───── SELECTED PASSAGE

On Saturday, August 31, Lillian, Frank, Heather the Collie, and Mason the 12-week old Aussie piled into the Subaru for a 9-day, 3400-mile adventure touring the upper Great Lakes. Saturday we drove from Wilmington to Grayling, Michigan, a 770-mile jaunt that we were pleased to complete in 12 hours. The puppy did GREAT in the car, and she continued to do so the entire trip. Grayling is north-central in the lower peninsula of Michigan. We really enjoyed the roads and the forest as we headed further north, away from the cities and the crowds. Our lodging at the Grayling Days Inn was perfectly adequate and the only night we would spend in a motel on the trip.
We awoke early Sunday to heavy fog. Ugh! On the road and heading north by 7 AM. We were pleased that the fog was burning off as we approached the Straits of Mackinac. The famous bridge had one lane blocked off for a bicycle tour. We crossed the bridge, entered the upper peninsula, and encountered our first "Yoopers". All kidding aside, we loved everything about the U.P. Wonderful place! We stopped in the small town of St. Ignace at the harbor on Lake Huron. There was a craft festival going on at the waterfront. We wandered around with the pups for an hour or so, with Mason and Heather getting lots of loving from strangers.
Northward we sped up to Sault Ste. Marie and the Soo Locks. The waterfront was a neat touristy area. We enjoyed seeing the locks, between Lakes Superior and Huron, though the dogs were not allowed on the grounds. As we left the town and headed west it looked like rain. We needed to rendezvous with John and Barb at Lake Superior State Campsite near Grand Marais. Along the way we did our best to see Whitefish Bay and Tahquamenon Falls. Well, it did rain. We got lunch in Paradise and ate it in the car at the upper falls parking lot. The parking lot was full. Apparently all of Michigan goes to the falls on the day before "Bridge Day". Between the downpour and the crowds we were less than thrilled by our walk down to view the falls. Oh well.

──────────
───── DATA PROVIDED

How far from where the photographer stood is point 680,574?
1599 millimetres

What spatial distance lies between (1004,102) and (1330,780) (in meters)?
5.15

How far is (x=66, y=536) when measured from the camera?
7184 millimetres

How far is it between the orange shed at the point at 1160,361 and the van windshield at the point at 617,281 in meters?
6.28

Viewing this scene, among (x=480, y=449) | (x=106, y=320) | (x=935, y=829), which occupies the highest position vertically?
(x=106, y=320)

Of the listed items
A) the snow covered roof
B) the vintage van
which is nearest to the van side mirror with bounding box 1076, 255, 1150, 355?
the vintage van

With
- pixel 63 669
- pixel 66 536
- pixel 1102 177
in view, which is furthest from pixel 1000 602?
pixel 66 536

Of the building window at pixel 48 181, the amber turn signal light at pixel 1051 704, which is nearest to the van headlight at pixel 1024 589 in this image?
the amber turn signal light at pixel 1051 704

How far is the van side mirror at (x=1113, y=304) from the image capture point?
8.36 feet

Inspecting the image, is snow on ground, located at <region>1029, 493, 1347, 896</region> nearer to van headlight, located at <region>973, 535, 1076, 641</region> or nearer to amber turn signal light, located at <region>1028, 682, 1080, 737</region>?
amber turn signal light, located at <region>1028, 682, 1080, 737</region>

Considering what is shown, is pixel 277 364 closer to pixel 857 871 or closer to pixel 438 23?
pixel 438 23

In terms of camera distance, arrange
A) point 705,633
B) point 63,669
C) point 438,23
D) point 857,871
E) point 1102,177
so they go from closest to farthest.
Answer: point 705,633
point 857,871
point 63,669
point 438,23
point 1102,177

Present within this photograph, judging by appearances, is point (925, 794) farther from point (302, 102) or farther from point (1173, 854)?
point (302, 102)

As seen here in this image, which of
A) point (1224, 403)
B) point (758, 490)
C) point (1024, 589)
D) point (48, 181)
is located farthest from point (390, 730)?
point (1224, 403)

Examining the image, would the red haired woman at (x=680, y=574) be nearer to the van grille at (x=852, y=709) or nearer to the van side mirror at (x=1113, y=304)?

──────────

## SET OF TASKS
[1] Name every person and dog mentioned in the Great Lakes trip account.
[2] According to the Great Lakes trip account, where did the travelers spend their only night in a motel?
[3] Carry the Great Lakes trip account forward from its last sentence, picking up right after "Oh well."
The entries are separate from the Great Lakes trip account and stand apart from it.

## ANSWER SET
[1] Lillian, Frank, Heather, Mason, John, Barb

[2] At the Grayling Days Inn.

[3]
We later accessed the camp ground by a dirt road along the shore of Lake Superior. Luckily the rain had stopped by the time we arrived. However, the road was full of deep mud puddles and the Subaru wound up being the "dirtiest it has ever been", according to Lillian. We arrived about 3 PM after 300 miles of driving. John and Barb had found a wonderful campsite perhaps 30 yards off of the beach, with a path leading directly to the water. Heavy vegetation provided a good wind break, that would be much needed later on. We found their van and the Nimrod (pop up camper) already set up. We quickly found them out on the beach. The sun was out, it was about 70F, and the lake was dead calm. The pups enjoyed a good romp on the beach after being cooped up in the car for two days.
We got set up in camp as a few rain squalls blew through. Luckily our friends had a nice tarp set up over the picnic table and we all stayed dry. As evening approached it dried out, but the winds picked up. By dark a gale was blowing. Due to the shelter of the campsite we were still able to have a wonderful camp fire and then settle down in the tent with the pups for the night. The wind and the surf were perfect "white noise" with which to sleep after a busy day.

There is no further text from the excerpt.